Come è organizzato il tuo lavoro, cosa riesci a delegare e cosa segui personalmente?
Seguo tutto in prima persona, con l’aiuto a volte di collaboratori in funzione della tipologia del progetto. Mi piace comunque collaborare e condividere con colleghi ed altri specialisti, perché gli ulteriori punti di vista fanno aumentare la sensibilità e la creatività.
Quale è stato il tuo approccio nella guida del tuo studio?
Penso allo studio di architettura come ad un laboratorio, piattaforma del pensare e del fare, sia per l’architettura, sia per il design. I processi di realizzazione sono determinanti, per cui ritengo che bisogna avere consapevolezza ed esperienza di tutta la filiera per dare un buon progetto alla committenza.
“Con la conoscenza, ma senza la pratica sarai nel buio. Ma con la pratica senza la conoscenza ti troverai in una catastrofe”.
(Tratto dalle schede del mio corso di Design Management).
Che suggerimento daresti alle giovani colleghe? Consiglieresti a una ragazza di iscriversi ad architettura?
Non perdere mai la curiosità e seguire la propria intuizione è quello che consiglio a tutti i miei allievi. Amare tutto ciò che è contaminazione, creatività trasversale, nuove forme di comunicazione. Solo così si possono affrontare i momenti anche duri che questa professione ti riserva. Coniugare poi la creatività con la capacità di visioni strategiche, imprenditoriali e comunicative, sono principi ormai fondamentali a cui ogni professionista si deve attenere.
Un oggetto di design e un’architettura a cui sei particolarmente affezionata
Tutto inizia per me da un’immagine che da sempre ha stimolato il mio immaginario: tavolo, sedie e sgabello progettati da Jacobus Johannes Pieter Oud, architetto olandese che progettò e realizzò per gli interni delle cinque case a schiera del Wesseinhof, quartiere sorto su una collina di Stoccarda nel 1927. Qui Mies van der Rohe organizza la sua seconda esposizione e, ottiene di poter allestire, oltre ai soliti padiglioni provvisori, un quartiere di abitazioni permanenti, il Wesseinhof Siedlung, il cui piano generale viene tracciato dallo stesso van der Rohe che chiama a raccolta i migliori architetti d’Europa. Danno il meglio di sé nomi come Peter Behrens, Walter Gropius, Ludwig Hilberseimer, Bruno Taut, Le Corbusier, solo per citarne alcuni.

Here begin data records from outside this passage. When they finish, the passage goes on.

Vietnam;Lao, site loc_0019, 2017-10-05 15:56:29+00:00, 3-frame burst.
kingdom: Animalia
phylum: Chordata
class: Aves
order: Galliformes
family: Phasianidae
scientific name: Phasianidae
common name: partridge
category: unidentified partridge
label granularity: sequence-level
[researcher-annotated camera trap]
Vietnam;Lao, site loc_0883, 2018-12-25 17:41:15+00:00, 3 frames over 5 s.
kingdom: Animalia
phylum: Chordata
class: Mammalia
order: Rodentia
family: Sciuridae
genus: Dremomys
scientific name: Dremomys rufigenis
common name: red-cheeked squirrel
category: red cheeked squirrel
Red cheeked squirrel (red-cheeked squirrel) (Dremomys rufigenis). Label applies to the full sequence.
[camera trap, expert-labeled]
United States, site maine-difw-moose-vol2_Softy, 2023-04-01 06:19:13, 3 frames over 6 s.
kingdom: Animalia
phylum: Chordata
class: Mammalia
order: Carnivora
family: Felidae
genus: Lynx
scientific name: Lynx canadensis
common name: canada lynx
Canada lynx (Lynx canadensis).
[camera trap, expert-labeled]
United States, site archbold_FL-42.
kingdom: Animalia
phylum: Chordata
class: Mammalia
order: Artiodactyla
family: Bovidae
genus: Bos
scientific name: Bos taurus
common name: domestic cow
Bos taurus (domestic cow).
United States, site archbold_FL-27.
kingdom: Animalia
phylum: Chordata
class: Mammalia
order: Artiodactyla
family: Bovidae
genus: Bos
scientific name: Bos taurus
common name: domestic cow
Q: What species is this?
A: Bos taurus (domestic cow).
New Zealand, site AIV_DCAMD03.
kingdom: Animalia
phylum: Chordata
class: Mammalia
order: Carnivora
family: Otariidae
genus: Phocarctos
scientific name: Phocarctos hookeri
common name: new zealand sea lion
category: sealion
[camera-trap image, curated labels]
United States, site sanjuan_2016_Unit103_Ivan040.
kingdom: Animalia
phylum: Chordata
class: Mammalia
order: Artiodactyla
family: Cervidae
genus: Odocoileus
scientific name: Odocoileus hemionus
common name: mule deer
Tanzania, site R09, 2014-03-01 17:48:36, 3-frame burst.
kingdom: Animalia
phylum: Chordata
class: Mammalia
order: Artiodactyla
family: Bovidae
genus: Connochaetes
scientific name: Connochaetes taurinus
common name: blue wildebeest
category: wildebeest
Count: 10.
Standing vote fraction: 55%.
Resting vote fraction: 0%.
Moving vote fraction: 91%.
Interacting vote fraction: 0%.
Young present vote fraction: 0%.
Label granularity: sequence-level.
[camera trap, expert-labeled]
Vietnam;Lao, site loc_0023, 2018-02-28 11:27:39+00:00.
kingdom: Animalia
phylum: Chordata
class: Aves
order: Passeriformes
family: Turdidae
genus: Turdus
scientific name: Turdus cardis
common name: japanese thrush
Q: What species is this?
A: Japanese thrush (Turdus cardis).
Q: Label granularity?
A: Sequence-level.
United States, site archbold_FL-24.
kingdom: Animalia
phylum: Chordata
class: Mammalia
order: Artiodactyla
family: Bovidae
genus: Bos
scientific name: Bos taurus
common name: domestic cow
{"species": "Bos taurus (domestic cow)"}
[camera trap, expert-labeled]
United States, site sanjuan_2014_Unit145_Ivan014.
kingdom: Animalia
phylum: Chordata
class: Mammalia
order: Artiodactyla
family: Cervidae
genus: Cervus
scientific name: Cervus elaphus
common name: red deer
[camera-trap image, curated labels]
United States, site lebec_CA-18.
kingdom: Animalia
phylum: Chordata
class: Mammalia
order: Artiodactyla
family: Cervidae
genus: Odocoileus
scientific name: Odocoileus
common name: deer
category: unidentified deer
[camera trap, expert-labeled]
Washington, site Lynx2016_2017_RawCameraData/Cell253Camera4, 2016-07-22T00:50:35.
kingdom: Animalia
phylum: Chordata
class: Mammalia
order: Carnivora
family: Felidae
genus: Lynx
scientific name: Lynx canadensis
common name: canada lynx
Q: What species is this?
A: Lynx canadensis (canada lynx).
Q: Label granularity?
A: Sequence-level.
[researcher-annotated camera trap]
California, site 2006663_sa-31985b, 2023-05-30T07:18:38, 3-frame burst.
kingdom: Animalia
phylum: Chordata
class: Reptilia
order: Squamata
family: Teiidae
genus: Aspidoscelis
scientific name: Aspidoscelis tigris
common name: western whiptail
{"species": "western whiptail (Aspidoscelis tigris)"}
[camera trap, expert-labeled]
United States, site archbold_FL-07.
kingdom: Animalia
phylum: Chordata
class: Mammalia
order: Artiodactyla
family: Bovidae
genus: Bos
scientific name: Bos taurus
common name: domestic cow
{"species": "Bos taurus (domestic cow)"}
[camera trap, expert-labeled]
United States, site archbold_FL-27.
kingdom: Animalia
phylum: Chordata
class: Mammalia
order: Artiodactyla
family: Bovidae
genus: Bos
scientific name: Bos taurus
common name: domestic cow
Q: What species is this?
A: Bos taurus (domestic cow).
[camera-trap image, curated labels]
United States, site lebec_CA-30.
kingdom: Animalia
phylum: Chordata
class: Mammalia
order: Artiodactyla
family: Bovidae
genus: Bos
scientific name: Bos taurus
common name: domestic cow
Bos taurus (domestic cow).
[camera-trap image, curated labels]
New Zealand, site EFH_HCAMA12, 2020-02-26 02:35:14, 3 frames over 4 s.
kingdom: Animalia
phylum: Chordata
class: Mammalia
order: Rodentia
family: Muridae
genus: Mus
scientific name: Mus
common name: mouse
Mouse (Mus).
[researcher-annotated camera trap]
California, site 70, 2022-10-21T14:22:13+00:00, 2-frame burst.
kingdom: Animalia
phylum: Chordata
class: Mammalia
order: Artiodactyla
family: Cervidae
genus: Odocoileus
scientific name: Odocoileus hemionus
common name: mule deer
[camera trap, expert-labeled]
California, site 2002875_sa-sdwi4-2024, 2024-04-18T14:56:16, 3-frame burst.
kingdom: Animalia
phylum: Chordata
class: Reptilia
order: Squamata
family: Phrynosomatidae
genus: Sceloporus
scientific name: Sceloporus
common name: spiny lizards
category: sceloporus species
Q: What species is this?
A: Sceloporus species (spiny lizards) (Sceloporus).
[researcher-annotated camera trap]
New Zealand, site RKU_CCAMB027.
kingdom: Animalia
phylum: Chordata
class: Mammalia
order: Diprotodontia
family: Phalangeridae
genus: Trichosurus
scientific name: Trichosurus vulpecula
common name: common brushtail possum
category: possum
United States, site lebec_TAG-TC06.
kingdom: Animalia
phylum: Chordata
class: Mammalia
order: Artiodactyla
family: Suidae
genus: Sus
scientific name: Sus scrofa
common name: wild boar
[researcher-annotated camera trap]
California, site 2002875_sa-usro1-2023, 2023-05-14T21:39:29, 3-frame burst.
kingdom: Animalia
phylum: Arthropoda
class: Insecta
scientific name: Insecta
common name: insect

Scopro tutto questo, ancora studentessa, agli inizi degli anni ’70, durante la lettura del libro Storia dell’architettura moderna, dalle origini al 1950 di Bruno Zevi.
Incuriosita dalle poche pagine dedicate a J. J. P. Oud, sono spinta a fare una ricerca sul suo conto.
Dieci anni dopo, dopo aver trovato su Domus un articolo appena pubblicato su quei prodotti realizzati da quattro artigiani olandesi racconto a Paolo Pallucco, titolare dell’omonima azienda, l’iter di quanto avevo allora scoperto. Ne rimane fortemente interessato, incuriosito e coinvolto, fino a decidere di mettere tali oggetti in produzione, per l’omonima azienda, affidandomi l’incarico di procedere in tal senso.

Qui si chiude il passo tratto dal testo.